É possível ver modos retóricos em ação nas ciências, assim como modos evidenciais nas humanidades, e por isso os contornos do fosso são irregulares. São duas culturas, mas cada uma delas é, a seu modo, interdisciplinar e transpõe as supostas barreiras entre as velhas “duas culturas”, tal como concebidas por Snow. Outra diferença é que Snow falava sobre “culturas” que eram igualmente imprescindíveis, e que por isso mesmo precisavam construir pontes entre si.

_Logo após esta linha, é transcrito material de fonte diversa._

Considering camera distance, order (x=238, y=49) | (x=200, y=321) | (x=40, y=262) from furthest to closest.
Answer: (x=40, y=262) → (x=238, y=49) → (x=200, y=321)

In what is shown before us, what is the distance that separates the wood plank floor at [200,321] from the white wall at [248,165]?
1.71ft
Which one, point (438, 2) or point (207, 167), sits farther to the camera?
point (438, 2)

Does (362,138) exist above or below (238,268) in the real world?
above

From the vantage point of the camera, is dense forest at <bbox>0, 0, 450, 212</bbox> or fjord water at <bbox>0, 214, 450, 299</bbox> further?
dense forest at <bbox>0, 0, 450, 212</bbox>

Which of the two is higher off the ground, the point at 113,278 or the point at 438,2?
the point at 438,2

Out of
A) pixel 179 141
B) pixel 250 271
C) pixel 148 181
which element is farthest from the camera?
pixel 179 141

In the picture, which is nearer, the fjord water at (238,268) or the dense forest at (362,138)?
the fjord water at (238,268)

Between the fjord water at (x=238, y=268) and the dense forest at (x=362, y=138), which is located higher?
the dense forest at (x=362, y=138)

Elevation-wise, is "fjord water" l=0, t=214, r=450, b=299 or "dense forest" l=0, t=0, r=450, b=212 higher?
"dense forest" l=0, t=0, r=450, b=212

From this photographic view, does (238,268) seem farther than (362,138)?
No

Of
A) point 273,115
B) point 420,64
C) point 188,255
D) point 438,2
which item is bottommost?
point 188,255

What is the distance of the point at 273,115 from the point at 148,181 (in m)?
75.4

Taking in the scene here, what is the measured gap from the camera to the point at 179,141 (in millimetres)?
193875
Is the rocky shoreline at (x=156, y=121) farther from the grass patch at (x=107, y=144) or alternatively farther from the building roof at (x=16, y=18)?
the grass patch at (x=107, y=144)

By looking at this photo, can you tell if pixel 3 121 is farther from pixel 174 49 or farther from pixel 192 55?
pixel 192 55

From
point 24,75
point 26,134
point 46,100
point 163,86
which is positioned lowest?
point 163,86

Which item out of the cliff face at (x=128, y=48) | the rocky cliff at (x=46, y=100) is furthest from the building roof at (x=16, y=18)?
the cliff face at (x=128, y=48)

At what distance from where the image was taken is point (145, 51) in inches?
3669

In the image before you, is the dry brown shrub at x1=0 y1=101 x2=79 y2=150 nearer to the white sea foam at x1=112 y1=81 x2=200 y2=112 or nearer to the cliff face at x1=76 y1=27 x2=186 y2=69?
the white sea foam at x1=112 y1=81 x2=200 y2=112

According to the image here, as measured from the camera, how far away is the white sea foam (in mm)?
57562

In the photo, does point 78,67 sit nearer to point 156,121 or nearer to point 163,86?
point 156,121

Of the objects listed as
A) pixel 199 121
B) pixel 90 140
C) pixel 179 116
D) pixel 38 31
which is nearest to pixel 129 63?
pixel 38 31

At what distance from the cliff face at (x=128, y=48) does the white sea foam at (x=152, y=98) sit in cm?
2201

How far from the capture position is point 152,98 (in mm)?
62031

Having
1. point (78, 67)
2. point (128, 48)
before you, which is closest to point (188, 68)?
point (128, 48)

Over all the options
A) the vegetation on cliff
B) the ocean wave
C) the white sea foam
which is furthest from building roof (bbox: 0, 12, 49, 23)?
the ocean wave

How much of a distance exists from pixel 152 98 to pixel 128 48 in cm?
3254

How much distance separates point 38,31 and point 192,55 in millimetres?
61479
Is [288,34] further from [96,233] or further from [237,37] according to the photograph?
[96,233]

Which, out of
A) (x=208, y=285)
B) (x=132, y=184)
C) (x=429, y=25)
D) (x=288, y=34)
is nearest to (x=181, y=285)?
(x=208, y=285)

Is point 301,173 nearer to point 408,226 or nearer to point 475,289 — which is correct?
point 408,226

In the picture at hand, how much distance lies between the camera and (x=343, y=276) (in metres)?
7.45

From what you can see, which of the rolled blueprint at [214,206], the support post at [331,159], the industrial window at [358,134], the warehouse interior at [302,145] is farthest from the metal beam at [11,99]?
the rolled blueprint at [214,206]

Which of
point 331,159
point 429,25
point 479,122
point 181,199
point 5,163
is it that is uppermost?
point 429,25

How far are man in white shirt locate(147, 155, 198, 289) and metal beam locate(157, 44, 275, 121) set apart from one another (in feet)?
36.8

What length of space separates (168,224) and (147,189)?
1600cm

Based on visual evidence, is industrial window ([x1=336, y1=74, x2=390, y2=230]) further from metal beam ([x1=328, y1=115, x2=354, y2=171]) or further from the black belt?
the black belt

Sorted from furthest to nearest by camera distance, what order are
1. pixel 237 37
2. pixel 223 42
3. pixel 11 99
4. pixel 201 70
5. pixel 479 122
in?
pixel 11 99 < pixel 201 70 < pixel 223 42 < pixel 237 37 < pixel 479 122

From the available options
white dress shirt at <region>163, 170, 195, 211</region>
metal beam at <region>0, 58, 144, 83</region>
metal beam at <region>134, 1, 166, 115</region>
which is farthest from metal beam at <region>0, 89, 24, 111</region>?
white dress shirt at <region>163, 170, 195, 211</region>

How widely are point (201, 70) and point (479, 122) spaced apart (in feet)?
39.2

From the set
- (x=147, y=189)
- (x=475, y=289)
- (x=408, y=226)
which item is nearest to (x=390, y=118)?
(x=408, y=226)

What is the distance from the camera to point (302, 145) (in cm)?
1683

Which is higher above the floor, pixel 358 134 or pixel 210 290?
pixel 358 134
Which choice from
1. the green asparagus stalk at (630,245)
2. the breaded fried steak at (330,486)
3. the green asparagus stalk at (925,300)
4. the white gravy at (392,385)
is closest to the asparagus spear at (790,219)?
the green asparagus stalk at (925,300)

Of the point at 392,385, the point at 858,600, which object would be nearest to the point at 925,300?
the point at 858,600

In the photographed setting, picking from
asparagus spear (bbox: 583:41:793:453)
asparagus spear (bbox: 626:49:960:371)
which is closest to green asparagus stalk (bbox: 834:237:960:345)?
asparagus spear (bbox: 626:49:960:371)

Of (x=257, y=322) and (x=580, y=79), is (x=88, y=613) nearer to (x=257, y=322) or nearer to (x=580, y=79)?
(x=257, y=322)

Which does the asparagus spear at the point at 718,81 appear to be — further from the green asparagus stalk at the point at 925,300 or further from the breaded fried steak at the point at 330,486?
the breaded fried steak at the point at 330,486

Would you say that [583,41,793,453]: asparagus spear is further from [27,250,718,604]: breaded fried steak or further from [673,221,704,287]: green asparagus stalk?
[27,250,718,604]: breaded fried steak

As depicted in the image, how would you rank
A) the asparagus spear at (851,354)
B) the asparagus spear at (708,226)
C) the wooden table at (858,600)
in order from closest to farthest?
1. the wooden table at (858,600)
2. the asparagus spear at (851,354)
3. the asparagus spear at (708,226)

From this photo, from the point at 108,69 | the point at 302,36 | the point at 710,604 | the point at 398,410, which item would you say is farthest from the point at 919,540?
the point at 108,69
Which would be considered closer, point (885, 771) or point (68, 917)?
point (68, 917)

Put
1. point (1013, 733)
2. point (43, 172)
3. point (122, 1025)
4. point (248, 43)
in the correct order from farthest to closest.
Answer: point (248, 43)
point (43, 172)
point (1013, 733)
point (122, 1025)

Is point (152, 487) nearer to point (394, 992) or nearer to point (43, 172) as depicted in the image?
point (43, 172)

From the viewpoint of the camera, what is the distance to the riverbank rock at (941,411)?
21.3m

Já o que venho chamando de modo retórico é mais uma patologia do que qualquer outra coisa; se o que está em jogo é a descrição correta da realidade e as formas mais eficazes e responsáveis de responder a ela, quem está do “lado de lá” do vão precisa, mais do que se comunicar conosco, ser convencido o quanto antes a vir para o “lado de cá”.

 

Carlos Orsi é jornalista, editor-chefe da Revista Questão de Ciência, autor de "O Livro dos Milagres" (Editora da Unesp), "O Livro da Astrologia" (KDP), "Negacionismo" (Editora de Cultura) e coautor de "Pura Picaretagem" (Leya), "Ciência no Cotidiano" (Editora Contexto), obra ganhadora do Prêmio Jabuti, "Contra a Realidade" (Papirus 7 Mares) e "Que Bobagem!" (Editora Contexto)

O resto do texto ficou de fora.